■ **Work order**: Using the forum thread on cash versus bond ETFs, mark each statement yes or no and quote the exact words that decide it. 1. The poster's cash sits in a savings account earning 0.5% per annum. 2. The poster intends to keep the BND holding above 60k dollars. 3. SYBC is described as the most stable of the three SPDR bond ETFs.

■ **Extract**:
# Cash in a savings account vs tax-free bond ETF



## He-Man (2 Nov 2014)

Here's a question that's been tickling me lately.

I have a present asset allocation of approximately:


9% short-term bonds (high-quality corporate and government)
46% cash in a savings account earning 0.5% per annum
45% stocks (mostly US and European index ETFs)

I'm fully aware that for someone my age (early 30s), I should have a lot more in stocks than in cash and bonds.
The reason I keep bonds is because I invest as a Boglehead. I keep bonds for rebalancing purposes and diversification and have no problem with the low returns right now.
The reason I keep so much cash is because I'm an expat in a potentially volatile country and want to have money to hand in case I need it. It's kept in an off-shore account and is treated as my emergency fund. 

I am aggressively adding to my stocks every month to the extent that by the middle of next year a significant majority of my net worth will be in stocks.

But my question and the purpose of this thread is to ask whether I'd be better taking half my cash and simply adding it to my bond ETFs.

The positives of doing this are:

ETFs are highly liquid, so I could sell the bonds if in dire need
Each bond share pays a dividend, the cumulative sum of which exceeds the amount of interest earned by the cash account 
The expected return is between 1.5 - 3% per annum vs the 0.5% it would earn in the savings account
The amount is diversified among many bonds, vs. resting with just one bank
The negatives are:

I derive psychological comfort from knowing I have a significant sum of cash in case of emergencies
The value of the bonds may decrease as well as increase (though they are unlikely to decrease by much, especially when dividends are reinvested)
The TER ranges from 0.08% to 0.2% per annum depending on the ETF I choose (though I could contrast this charge win inflation eating away at the cash if it's left in a current account)
Mixing up of emergency fund with investment portfolio

In the meantime, all my fresh cash would go into equity every month, so the proportion of my cash and bonds will be decreasing every month as my equity allocation increases.


----------



## alwaysonit (6 Nov 2014)

What bonds are you looking at buying? Can you let me know which ones your 9% is already invested in?

I have all of my fixed income side of my portfolio currently in deposit accounts earning about 1% net.


----------



## He-Man (6 Nov 2014)

alwaysonit said:


> What bonds are you looking at buying? Can you let me know which ones your 9% is already invested in?
> 
> I have all of my fixed income side of my portfolio currently in deposit accounts earning about 1% net.



I don't want to derail the subject of my thread, but I have bought Vanguard's BND for the dollar portion of my portfolio. I will keep this under 60k dollars so as to avoid US Estate Tax.

For the euro portion of my portfolio, I am looking at a number of SPDR bond ETFs traded on the Frankfurt exchange: SYB3, SYBA, SYBC. I have not yet made a decision about which one of these to go for. All are pretty diverse, but:


SYB3 is more stable
SYBC yields more
SYBA is more diversified and yields almost as much as SYBC.

But I'd rather not discuss the merits of these particular ETFs; I really want to get a debate going about cash vs bond ETFs for surfeits of cash that you want to grow, but don't want to put into equities.

■ **Data section**:
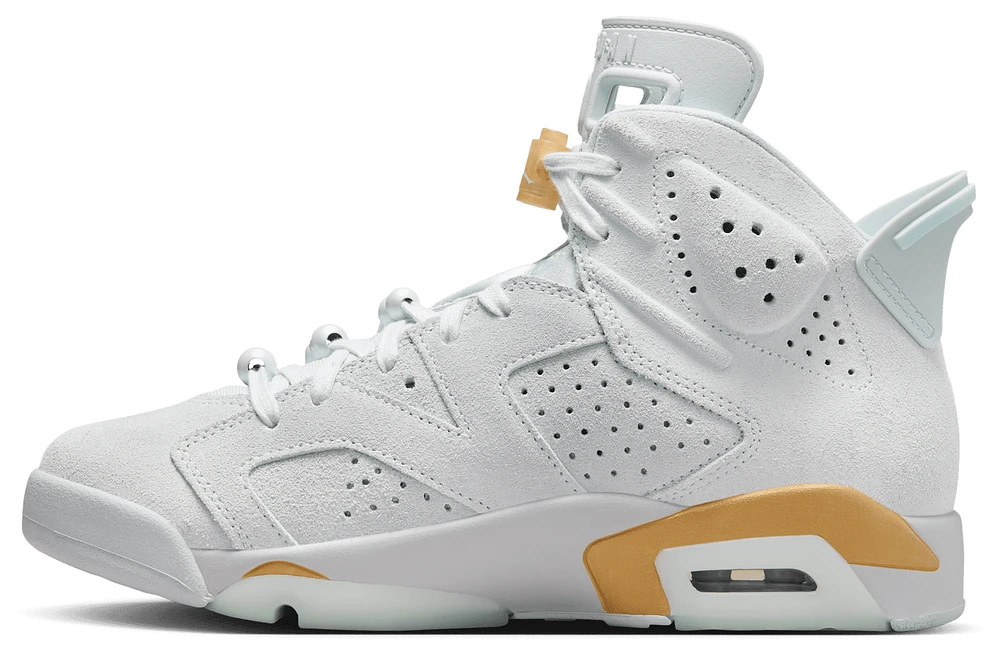 Jordan Retro 6  - Women's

■ **Solution to this problem**:
1. Yes: "46% cash in a savings account earning 0.5% per annum"
2. No: "I will keep this under 60k dollars so as to avoid US Estate Tax."
3. No: "SYB3 is more stable"